Friday, November 3, 2017

CONCERT REVIEW: Deer Tick was late, but well worth the wait

Posted By on Fri, Nov 3, 2017 at 1:00 PM

click to enlarge Deer Tick's Ian O'Neil (left) and John McCauley rocked the Bartlett on Thursday night. - DAN NAILEN
  • Dan Nailen
  • Deer Tick's Ian O'Neil (left) and John McCauley rocked the Bartlett on Thursday night.

For a while on Thursday, it looked like Deer Tick's first-ever visit to play Spokane would fall to this year's Curse of Halloween Week that caused Silversun Pickups to quit after four songs Tuesday night at the Knitting Factory, The Courtneys to cancel their Friday show due to weather and The Weather Station to cancel their scheduled Saturday night show at the Bartlett. A broken-down tour bus in Boise didn't bode well for the Rhode Island roots-rockers, and the planned 8 pm start time, and then rescheduled 9:30 pm show launch, ended up being a 10:30 pm-ish kickoff following an extended loitering session in cold, drizzly rain outside the Bartlett, while the band did a not-so-quick sound check inside after they finally arrived.

And you know what? The show was totally worth the wait for the fans who hung around and (mostly) filled the club, as Deer Tick roared through a career-spanning set that was at turns thrilling, heartbreaking and hilarious.

Plans to play two sets — one acoustic, one electric — went out the window due to the late start, and comedian Jena Friedman, the opening act, only did about five minutes of jokes to a well-lubed audience before singer/guitarist John McCauley, guitarist Ian O'Neil, bassist Chris Ryan and drummer Dennis Ryan hit the stage and proceeded to knock out about 25 songs, playing well past midnight.

The band's two new albums, Deer Tick Vol. 1 and Deer Tick Vol. 2,  are split between all-acoustic and all-electric tunes, but Thursday night it was mostly electric throughout, save the occasional appearance of a mandolin here and there. The new acoustic songs were still excellent, delivered with added muscle (and an assist from a touring keyboard player), and all the new material fit in easily with a catalog that has touched on everything from folk and country to blues and garage-rock on the band's releases over the past decade. 

McCauley is a remarkable craftsman in penning his songs, which was clear as the band started the show with three straight new tunes. The sweeping, gorgeous "Sea of Clouds" and shuffling "Card House" immediately indicated that the soundcheck had worked, as the band sounded great from the start, McCauley's rasp leading the way. Both of those songs are acoustic on record, and the churning "Jumpstarting" from Vol. 2 that came next could be an homage to the power-pop side of Guided By Voices; it killed.
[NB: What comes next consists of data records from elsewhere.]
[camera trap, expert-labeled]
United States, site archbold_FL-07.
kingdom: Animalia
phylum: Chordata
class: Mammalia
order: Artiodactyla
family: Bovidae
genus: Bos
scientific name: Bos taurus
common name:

click to enlarge Deer Tick arrived late and played late into the night Thursday at the Bartlett. - DAN NAILEN
  • Dan Nailen
  • Deer Tick arrived late and played late into the night Thursday at the Bartlett.

From there, the band bounced across pretty much every album they've ever made, stretching as far back as their 2007 debut War Elephant for nice versions of "Baltimore Blues No. 1" and "These Old Shoes." O'Neil took lead vocals on a couple of tracks ("The Dream's in the Ditch" and "Look How Clean I Am"), as did drummer Dennis Ryan. At some points, the four-part harmonies among band members were goose-bump-inducing, and some of McCauley's lyrics beg for more quiet contemplation than a boisterous bar scene (I'm thinking of "Not So Dense," with searing lines like "Have you ever been in the corner of a room, and it feels like the farthest corner of the world?"). But I'm not complaining; for the most part, the crowd shut up for the occasional quiet moments.

Deer Tick also showcased their proclivity for killer cover tunes Thursday night. The Pogues' "White City" mid-set was a rambunctious treat, and Dennis Ryan's spirited take on Chris Montez's 1962 hit "Let's Dance" wasn't even needed to get the crowd moving, but it was great. Among the other highlights of the show were the raucous "The Bump," the soaring "Hope Is Big," as well as "Only Love," "Art Isn't Real (City of Sin)" and "Ashamed."

In their encore, as McCauley thanked the crowd for sticking around and pronounced his hopes that it won't take Deer Tick another decade to visit Spokane again, he launched into "(What's So Funny 'Bout) Peace, Love and Understanding," the Nick Lowe tune made most famous by Elvis Costello, and the band shut it down with a surprisingly touching take on Joe Cocker's "You Are So Beautiful."

You can't really ask for a better distillation of a band on their first visit to town than what Deer Tick delivered Thursday night.